Do you separate the leaves of the artichoke?

Nik, before we moved to Memphis from the sticks, I usually carried a pail (lard bucket like) with what ever was left over from supper, peas, beans or sometimes country ham and biscuits or just meat and biscuits to school. Back then meat was meat, I didn't know much difference. 

I went to Humes High in Memphis and went home for lunch, we pretty well did the same then, what ever was left over from supper. If there wasn't anything, mama a lot of times made thickening gravy and biscuits or chocolate gravy and biscuits. I wasn't very picky, I pretty well ate what was put in front of me. But we did have bologna sandwiches some times or peanut butter and bananas.


----------



## wooleybooger (Feb 23, 2019)

Nik333 said:


> The inside base, which is the artichoke heart, not the outside base.:wink2:


Yes the heart where the leaves are attached. It is just the base when I clean them. I remove the entire stem.



BigJim said:


> Do you separate the leaves of the artichoke?
> 
> Nik, before we moved to Memphis from the sticks, I usually carried a pail (lard bucket like) with what ever was left over from supper, peas, beans or sometimes country ham and biscuits or just meat and biscuits to school. Back then meat was meat, I didn't know much difference.
> 
> I went to Humes High in Memphis and went home for lunch, we pretty well did the same then, what ever was left over from supper. If there wasn't anything, mama a lot of times made thickening gravy and biscuits or chocolate gravy and biscuits. I wasn't very picky, I pretty well ate what was put in front of me. But we did have bologna sandwiches some times or peanut butter and bananas. We lived in a housing project then.


Yes, pull the leaves off one at a time and eat. The outside of the leaf is tough and fibrous don't eat that just the inside as I described.


----------



## Two Knots (Nov 12, 2011)

Jim, the artichokes in the can are already cooked...
just drain them and cut in half for the quiche...

Artichoke quiche 
1 14 oz can of quartered artchokes hearts- cut in half
4 eggs
8 oz. chopped mozzarella 
1/3 to 1/2 graded parmigiana cheese
1 cup thawed frozen chopped spinach squeezed dry..
1/4 teaspoon garlic salt
Pour into pie shell or crescent roll shell 
or without crust - pour into greased pie dish

Bake 30 - 35 min at 350* until form.

I’ll have to pick up artichokes and show ya’ll how I make
stuffed artichokes...


----------



## BigJim (Sep 2, 2008)

Two Knots said:


> Jim, the artichokes in the can are already cooked...
> just drain them and cut in half for the quiche...
> 
> Artichoke quiche
> ...


Thanks Joann, I have this saved, we will give this a try.

Thanks for the video WB, I appreciate it.


----------



## BigJim (Sep 2, 2008)

wooleybooger said:


> Yes the heart where the leaves are attached.

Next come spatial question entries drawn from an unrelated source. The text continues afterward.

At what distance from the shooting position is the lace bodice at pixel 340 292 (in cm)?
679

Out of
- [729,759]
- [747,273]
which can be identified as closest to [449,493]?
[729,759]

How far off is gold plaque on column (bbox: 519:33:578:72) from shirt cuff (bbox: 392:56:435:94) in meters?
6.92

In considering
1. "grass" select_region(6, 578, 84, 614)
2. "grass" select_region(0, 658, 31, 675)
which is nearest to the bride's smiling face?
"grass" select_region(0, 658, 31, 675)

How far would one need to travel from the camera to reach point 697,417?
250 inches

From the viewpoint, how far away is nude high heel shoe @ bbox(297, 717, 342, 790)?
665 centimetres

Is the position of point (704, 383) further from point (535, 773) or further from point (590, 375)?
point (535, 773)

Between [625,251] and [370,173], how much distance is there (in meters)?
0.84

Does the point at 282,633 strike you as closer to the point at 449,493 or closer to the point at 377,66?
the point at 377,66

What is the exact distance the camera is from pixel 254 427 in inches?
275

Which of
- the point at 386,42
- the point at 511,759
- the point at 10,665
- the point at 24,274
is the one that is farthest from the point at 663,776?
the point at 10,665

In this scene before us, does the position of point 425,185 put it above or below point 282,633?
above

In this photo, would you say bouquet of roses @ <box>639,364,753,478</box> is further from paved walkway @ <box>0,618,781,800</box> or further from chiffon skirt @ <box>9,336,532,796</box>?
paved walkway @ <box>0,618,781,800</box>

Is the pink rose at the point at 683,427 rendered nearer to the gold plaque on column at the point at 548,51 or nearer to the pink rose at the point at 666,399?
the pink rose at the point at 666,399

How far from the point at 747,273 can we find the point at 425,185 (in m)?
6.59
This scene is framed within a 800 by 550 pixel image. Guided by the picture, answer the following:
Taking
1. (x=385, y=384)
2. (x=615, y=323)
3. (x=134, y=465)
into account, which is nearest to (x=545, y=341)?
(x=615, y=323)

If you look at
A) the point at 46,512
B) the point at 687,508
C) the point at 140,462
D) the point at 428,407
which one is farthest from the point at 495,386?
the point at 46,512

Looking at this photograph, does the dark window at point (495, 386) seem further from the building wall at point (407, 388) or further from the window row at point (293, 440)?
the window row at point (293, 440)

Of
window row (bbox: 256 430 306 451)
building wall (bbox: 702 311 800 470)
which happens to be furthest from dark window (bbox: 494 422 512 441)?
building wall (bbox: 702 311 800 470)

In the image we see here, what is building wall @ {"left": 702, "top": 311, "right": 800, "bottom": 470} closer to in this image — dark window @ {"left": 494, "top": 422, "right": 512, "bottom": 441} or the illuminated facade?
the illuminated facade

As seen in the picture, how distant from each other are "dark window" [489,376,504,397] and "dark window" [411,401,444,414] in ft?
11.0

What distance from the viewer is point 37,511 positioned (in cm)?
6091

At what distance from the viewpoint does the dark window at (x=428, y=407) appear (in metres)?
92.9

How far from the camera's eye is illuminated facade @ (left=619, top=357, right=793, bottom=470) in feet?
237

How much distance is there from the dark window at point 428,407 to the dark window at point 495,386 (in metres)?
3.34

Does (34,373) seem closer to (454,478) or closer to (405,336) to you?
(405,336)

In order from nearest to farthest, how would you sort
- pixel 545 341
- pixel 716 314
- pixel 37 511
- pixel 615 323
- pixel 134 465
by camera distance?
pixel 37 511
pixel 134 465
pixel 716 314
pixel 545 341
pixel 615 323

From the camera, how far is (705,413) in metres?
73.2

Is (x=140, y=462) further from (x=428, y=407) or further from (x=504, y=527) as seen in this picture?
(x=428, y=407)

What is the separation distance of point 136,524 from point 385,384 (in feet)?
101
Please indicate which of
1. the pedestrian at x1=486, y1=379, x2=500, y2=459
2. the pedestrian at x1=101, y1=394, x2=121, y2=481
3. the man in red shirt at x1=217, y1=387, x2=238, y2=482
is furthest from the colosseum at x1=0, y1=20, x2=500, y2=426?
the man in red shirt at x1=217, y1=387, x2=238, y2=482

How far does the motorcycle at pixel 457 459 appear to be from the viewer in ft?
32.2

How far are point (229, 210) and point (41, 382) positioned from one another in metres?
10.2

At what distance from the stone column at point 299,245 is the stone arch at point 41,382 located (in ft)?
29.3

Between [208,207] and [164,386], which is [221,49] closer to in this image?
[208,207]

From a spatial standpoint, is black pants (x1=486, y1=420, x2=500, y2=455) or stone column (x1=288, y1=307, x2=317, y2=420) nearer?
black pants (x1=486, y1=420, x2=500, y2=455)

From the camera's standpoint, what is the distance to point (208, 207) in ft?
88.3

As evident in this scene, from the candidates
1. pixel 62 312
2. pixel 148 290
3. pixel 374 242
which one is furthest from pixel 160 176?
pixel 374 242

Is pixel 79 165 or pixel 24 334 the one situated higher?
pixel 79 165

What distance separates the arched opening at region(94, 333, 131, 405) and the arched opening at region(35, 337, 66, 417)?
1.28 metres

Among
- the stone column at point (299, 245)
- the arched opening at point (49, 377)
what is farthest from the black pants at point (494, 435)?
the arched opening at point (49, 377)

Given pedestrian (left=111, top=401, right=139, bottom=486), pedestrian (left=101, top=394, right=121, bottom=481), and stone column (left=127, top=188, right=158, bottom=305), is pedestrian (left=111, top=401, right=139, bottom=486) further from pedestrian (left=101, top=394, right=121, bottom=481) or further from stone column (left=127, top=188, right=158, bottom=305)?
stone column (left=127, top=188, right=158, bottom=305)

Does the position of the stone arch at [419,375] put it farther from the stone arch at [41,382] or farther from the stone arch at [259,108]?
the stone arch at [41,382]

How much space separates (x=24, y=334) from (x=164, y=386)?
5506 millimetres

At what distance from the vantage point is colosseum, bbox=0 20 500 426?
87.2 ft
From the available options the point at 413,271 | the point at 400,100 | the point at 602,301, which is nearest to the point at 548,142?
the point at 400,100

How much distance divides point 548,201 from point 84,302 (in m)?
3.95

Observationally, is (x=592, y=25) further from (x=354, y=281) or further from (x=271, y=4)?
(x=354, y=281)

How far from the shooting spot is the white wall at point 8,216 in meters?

It is just the base when I clean them. I remove the entire stem.
> 
> 
> 
> ...


That is cool, that does help a lot. Thanks again WB.


----------



## Two Knots (Nov 12, 2011)

^^^^^^^ This is the American style :biggrin2:
Another way is Italian stuffed Artchokes - I make 
them in the pressure cooker.


----------



## wooleybooger (Feb 23, 2019)

Two Knots said:


> ^^^^^^^ This is the American style :biggrin2:
> Another way is Italian stuffed Artchokes - I make
> them in the pressure cooker.


Are you Italian? Is this you?










:biggrin2:


----------



## Two Knots (Nov 12, 2011)

Hardly!


----------



## Startingover (Apr 18, 2012)

No fresh artichokes at my store today.


----------



## wooleybooger (Feb 23, 2019)

None here either. :sad:


----------